Jakarta, MI - Dana kampanye Pilkada DKI Jakarta 2024 diduga dari perusahaan judi online. Sebuah rumah mewah dibilangan Ragunan, Jakarta Selatan diinfokan sumber sebagai penyandang dana bagi sosok calon Gubernur DKI yang akan berlaga.

Sebut saja Nyonya N yang kabarnya juga akan maju menjadi Bupati di Pilkada Bupati salah satu Kabupaten Jawa Barat. Sumber itu sangat yakin kalau salah satu Timses salah satu bakal calon Gubernur ini adalah pemilik judi online. "Pernah mendaftarkan situsnya ke Kominfo namun ditolak," katanya sambil memperlihatkan pendaftaraan yang kamufalse dengan game online.

Otoritas Jasa Keuangan (OJK) sebelumnya meminta perbankan untuk turut serta dalam memberantas aktivitas judi online yang semakin marak. Salah satu langkah yang diusulkan adalah membangun sistem untuk melacak transaksi mencurigakan. "Kami terus meminta bank untuk membangun sistem yang dapat mengidentifikasi transaksi-transaksi mencurigakan yang terkait dengan judi online". 

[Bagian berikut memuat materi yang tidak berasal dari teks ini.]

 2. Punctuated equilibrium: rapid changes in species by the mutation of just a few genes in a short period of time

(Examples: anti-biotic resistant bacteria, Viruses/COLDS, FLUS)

"Sistem ini sangat penting untuk dikembangkan,” kata Wakil Ketua Dewan Komisioner OJK, Mirza Adityaswara, di Batam, Provinsi Kepulauan Riau, Minggu (9/6/2024).

Mirza menjelaskan bahwa aktivitas judi online merupakan salah satu masalah yang banyak dilaporkan masyarakat kepada OJK. Selain itu, Presiden Joko Widodo (Jokowi) juga memberikan perhatian serius terhadap maraknya aktivitas judi online.

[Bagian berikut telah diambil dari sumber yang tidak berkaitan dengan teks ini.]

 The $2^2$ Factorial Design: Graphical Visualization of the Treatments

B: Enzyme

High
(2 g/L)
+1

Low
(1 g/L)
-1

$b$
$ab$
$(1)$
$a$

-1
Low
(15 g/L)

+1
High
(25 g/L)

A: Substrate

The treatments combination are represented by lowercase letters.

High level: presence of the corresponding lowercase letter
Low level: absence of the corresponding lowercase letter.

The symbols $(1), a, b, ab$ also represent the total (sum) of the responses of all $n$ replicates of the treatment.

"Transaksi judi online mungkin hanya Rp 100 ribu, Rp 200 ribu, atau Rp 1 juta. Namun, jika suatu rekening sering digunakan untuk transaksi seperti itu, maka harus ada sistem yang mampu mendeteksinya,” ungkap Mirza.

Ia juga mencontohkan bahwa Pusat Pelaporan dan Analisis Transaksi Keuangan (PPATK) telah memiliki sistem yang berjalan cukup lama, yang mengharuskan perbankan melaporkan transaksi di atas Rp 500 juta.

Namun, transaksi judi online biasanya bernilai kecil sehingga diperlukan sistem yang mampu memantau pergerakan mencurigakan pada rekening-rekening kecil.

“Untuk judi online, transaksinya tidak sebesar Rp 500 juta, tapi kecil-kecil. Jadi, perlu ada sistem yang dapat menelusuri pergerakan mencurigakan di rekening-rekening kecil tersebut. Hal ini harus dibangun," jelas Mirza.

Menurut data OJK, sekitar 5.000 rekening telah diblokir karena teridentifikasi digunakan untuk kegiatan judi online. OJK dan industri jasa keuangan akan terus berupaya membantu pemberantasan judi online. 

“Sekitar 5.000 rekening sudah kami tutup dan blokir. Upaya ini tidak berhenti di sini, kami juga harus bisa menelusuri ke mana aliran dana ini sebenarnya mengarah,” kata Mirza.

OJK juga mendorong penanganan pengaduan masyarakat terkait judi online. "Presiden juga merasa resah dengan maraknya judi online, dan ini tentunya menjadi perhatian kita semua,” lanjutnya.

Mirza mengakui bahwa melacak transaksi perbankan yang terkait dengan judi online tidaklah mudah, karena nominal transaksi tersebut biasanya tidak besar. Namun, dengan sistem yang tepat, perbankan dapat lebih efektif dalam mengidentifikasi dan menangani transaksi mencurigakan yang terkait dengan judi online.